Kunaev’s arm protruded like a white stick from his sleeve as he reached out for the pebble glasses on his bedside table. Slowly he put them on, one wire leg at a time, and studied his son’s thin face.
‘You remember what we agreed?’ he asked eventually.
‘Papa?’
‘You know, Viktor. Don’t pretend. When your mother died.’
Viktor took his hand. It was liver-spotted and bony, not the strong hand he remembered enveloping his own.
‘Don’t be silly, Papa. This isn’t the time to talk about that.’
‘This is precisely the time,’ insisted Kunaev. ‘Will you go through with it?’
Viktor took a long time before he nodded. He couldn’t meet his father’s gaze.
‘And Anna?’ Kunaev pursued. ‘She’s still for it? You talked it over again with her?’
Another slow nod.
‘Do it for her and little Andrei, Viktor. Above all, for Andrei. You owe it to him.’
‘Yes, Papa. I know. Let’s not talk about it any more.’
‘The thing you need. Do you know where in my apartment it is?’ The old man’s voice dropped to a whisper, all the more emphatic for doing so. ‘Can you remember which one it is?’
‘I remember, Papa. You showed me and I remember.’
‘Get it before the housing
people seal the place. Once they do that it could be months before they release anything. You know what they’re like. You mustn’t wait, son. God knows, they might not.’
‘I’ll go there tomorrow morning.’
Viktor felt tears gathering beneath his eyelids. It was one thing to talk and plan, quite another to face up to the moment when it came. Now they seemed to be urging it nearer.
He realised that his father was still watching him, and turned away.
‘You were always like your mother, Viktor. Sentimental. She could never throw things out, no matter how broken and useless they were. She wanted to hang onto them forever. Just because they’d been good once.’
‘I remember.’
‘You can’t hang on to the past, Viktor. If something’s no good any more, throw it out and make do with the memory.’ His voice became a whisper again. ‘That goes for countries too.’
‘Enough, Papa,’ Viktor said gently. ‘You should rest now. And I should go, to let you.’
‘Rest?’ The old man smacked the bed weakly. ‘Time enough to rest when I’m dead. Don’t rush me into it.’
Nevertheless he settled back against the pillows and let his eyes close behind the thick lenses. Viktor thought he was dropping off again, but after a moment he smiled.
‘Speaking of memories, son, did I ever tell you about the day Khrushchev visited us at Izmaylovo? It was just before the bastards hounded him out of power that autumn. He was a real man of the people, our Nikita. Did I tell you how he and I walked like brothers in the gardens and yarned about our childhoods?’ He opened his eyes and peeled the spectacles off.

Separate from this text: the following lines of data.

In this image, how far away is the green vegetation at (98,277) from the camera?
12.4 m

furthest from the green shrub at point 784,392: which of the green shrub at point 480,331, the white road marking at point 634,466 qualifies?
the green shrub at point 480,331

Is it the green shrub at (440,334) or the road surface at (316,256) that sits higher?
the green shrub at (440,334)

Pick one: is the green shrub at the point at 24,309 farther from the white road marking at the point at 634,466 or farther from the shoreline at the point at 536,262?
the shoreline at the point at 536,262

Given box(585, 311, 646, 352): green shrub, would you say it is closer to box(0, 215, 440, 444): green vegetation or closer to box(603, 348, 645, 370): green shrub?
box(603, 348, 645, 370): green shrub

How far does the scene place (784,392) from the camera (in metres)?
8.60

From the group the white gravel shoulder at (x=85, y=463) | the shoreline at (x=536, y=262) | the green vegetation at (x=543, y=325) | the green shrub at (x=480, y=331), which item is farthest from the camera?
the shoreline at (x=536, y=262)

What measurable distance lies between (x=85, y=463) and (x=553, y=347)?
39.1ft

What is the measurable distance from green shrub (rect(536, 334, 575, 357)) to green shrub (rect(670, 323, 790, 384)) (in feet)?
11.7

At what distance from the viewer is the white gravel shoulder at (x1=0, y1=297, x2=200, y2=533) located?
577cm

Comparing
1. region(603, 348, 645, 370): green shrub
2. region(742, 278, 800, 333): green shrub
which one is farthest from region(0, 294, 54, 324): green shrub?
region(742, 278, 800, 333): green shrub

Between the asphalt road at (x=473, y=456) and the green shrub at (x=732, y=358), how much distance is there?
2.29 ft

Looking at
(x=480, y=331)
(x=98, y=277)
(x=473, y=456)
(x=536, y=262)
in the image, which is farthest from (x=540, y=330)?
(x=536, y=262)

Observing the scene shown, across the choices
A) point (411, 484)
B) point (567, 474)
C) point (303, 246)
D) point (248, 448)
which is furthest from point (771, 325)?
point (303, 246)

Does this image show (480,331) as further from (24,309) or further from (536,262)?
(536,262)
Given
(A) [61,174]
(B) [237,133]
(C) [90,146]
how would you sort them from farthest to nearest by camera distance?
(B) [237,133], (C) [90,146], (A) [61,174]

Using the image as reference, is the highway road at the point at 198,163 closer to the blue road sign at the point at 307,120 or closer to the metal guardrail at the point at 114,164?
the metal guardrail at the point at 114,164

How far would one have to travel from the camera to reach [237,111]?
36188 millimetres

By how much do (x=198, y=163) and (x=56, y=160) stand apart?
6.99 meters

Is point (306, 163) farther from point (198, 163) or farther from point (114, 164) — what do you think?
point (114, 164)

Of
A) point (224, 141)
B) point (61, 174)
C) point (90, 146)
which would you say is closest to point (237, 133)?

Viktor smiled. He’d heard the story a thousand times. He looked up and down the ward but the nurse was nowhere to be seen.
‘I’d love to hear it, Papa. But only if you get some sleep afterwards.’
Kunaev settled back, satisfied. ‘It was my last year in charge of the academy. Your mother and you spent the summer out at Serebryanyy Bor. I think you came to visit me sometime early in the summer. Yes, now I think of it, you definitely did.’ He stopped and his expression seemed to cloud; the smile faded. ‘It was the year they landed me with that young whippersnapper as my captain adjutant. That’s how I remember you visiting me – you met him. You might remember, I suppose. You were only twelve or so. Now, what was his name? Unpleasant piece of work.’